**WORK TO COMPLETE**:
Copy the records that begin at the line containing "Which of highway" and run through the end of the records, and add 95 to every number in their answers (the bounding-box coordinates and the distance value).

Image-linked spatial questions
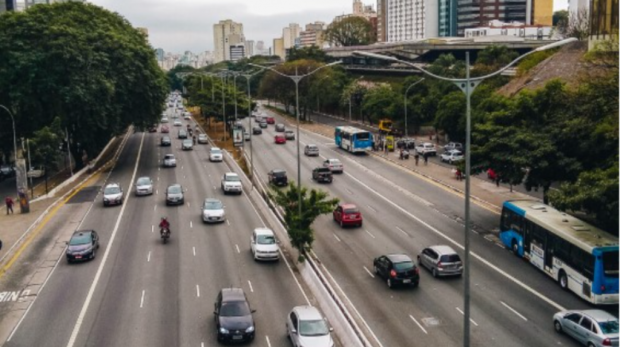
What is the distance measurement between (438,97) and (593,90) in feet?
167

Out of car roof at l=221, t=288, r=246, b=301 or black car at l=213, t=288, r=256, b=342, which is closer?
black car at l=213, t=288, r=256, b=342

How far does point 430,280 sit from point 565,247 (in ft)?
19.8

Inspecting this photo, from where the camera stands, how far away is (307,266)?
31.1 m

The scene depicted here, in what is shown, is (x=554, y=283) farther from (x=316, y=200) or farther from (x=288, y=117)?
(x=288, y=117)

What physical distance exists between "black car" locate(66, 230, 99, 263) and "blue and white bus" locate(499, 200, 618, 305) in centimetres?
2174

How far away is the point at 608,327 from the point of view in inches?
860

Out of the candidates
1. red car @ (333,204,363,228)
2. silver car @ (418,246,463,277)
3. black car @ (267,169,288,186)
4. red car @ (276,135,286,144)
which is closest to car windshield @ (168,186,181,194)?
black car @ (267,169,288,186)

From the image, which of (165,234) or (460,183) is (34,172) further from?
(460,183)

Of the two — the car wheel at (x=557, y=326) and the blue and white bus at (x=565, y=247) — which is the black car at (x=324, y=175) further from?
the car wheel at (x=557, y=326)

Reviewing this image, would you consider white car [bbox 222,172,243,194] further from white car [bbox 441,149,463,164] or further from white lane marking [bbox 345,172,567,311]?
white car [bbox 441,149,463,164]

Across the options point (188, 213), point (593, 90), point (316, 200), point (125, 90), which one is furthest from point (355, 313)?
point (125, 90)

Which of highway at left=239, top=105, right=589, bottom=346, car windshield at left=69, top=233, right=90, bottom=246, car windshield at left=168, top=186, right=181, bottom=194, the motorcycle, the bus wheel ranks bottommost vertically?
highway at left=239, top=105, right=589, bottom=346

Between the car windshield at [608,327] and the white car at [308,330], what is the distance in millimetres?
8872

**SOLUTION BELOW**:
Which of highway at left=239, top=105, right=589, bottom=346, car windshield at left=69, top=233, right=90, bottom=246, car windshield at left=168, top=186, right=181, bottom=194, the motorcycle, the bus wheel ranks bottommost vertically?
highway at left=334, top=200, right=684, bottom=441

Between the car windshield at [608,327] and the white car at [308,330], what is the distance in millimetres?
8967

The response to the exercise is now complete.